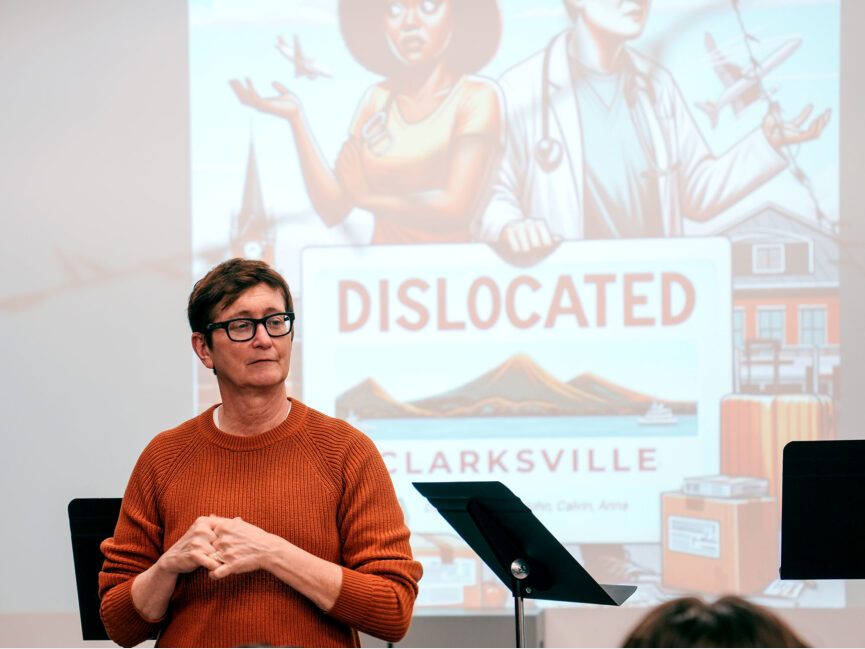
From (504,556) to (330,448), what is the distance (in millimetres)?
492

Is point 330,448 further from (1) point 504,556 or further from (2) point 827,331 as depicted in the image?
(2) point 827,331

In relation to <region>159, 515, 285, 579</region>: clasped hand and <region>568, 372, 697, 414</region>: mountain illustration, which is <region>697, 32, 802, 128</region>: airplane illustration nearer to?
<region>568, 372, 697, 414</region>: mountain illustration

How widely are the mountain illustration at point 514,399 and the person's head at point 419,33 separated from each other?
1.09 m

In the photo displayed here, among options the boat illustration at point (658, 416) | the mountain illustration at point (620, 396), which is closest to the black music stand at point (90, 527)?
the mountain illustration at point (620, 396)

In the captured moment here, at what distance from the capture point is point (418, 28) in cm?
375

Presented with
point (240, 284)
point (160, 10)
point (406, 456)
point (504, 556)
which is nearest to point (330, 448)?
point (240, 284)

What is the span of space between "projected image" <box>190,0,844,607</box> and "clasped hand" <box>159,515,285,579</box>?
6.33 ft

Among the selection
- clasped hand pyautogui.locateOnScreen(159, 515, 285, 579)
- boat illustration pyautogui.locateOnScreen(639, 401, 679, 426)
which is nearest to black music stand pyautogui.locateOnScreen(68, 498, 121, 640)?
clasped hand pyautogui.locateOnScreen(159, 515, 285, 579)

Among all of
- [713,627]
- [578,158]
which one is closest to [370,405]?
[578,158]

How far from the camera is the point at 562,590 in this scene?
2.19 m

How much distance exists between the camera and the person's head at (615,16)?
3.67 m

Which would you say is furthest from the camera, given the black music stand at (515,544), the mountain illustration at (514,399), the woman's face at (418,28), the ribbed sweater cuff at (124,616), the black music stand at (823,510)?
the woman's face at (418,28)

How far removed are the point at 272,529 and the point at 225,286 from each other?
440 millimetres

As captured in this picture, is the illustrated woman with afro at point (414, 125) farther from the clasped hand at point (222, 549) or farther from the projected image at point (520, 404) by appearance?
the clasped hand at point (222, 549)
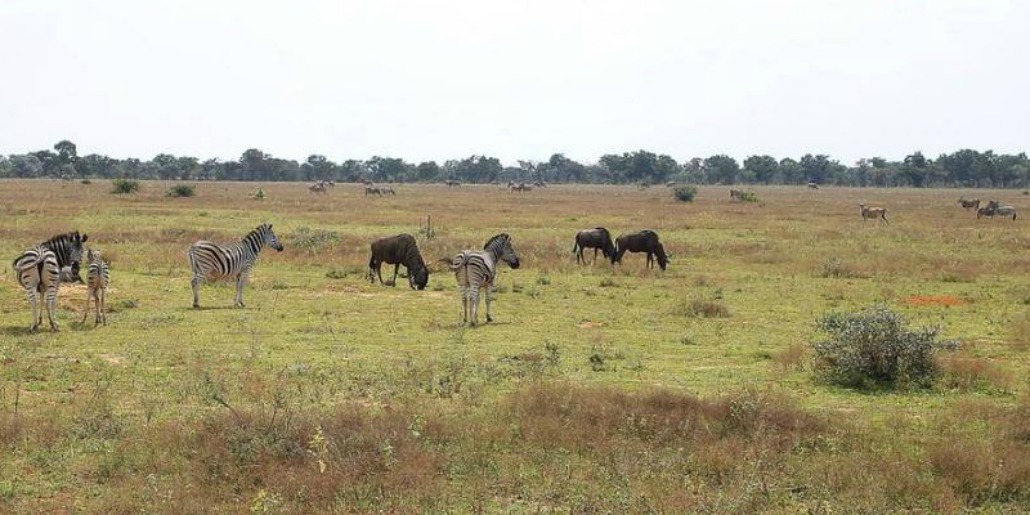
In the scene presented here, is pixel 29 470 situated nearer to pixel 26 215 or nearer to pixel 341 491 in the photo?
pixel 341 491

============

> _EXERCISE INSTRUCTIONS_
Rewrite the lines of the listing from the one containing "How far removed" through the end of the listing, inclusive, with "illustrated woman" renamed to "drawn woman" and nothing else changed. Leave the pictures out.

> _EXERCISE ANSWER_
How far removed are the point at 272,529 and the point at 225,286 from each other?
440 millimetres

As captured in this picture, is the drawn woman with afro at point (414, 125) farther from the clasped hand at point (222, 549) or farther from the projected image at point (520, 404) by appearance?
the clasped hand at point (222, 549)
In the scene presented here, is pixel 29 470 situated nearer to pixel 26 215 or nearer to pixel 341 491 in the photo?
pixel 341 491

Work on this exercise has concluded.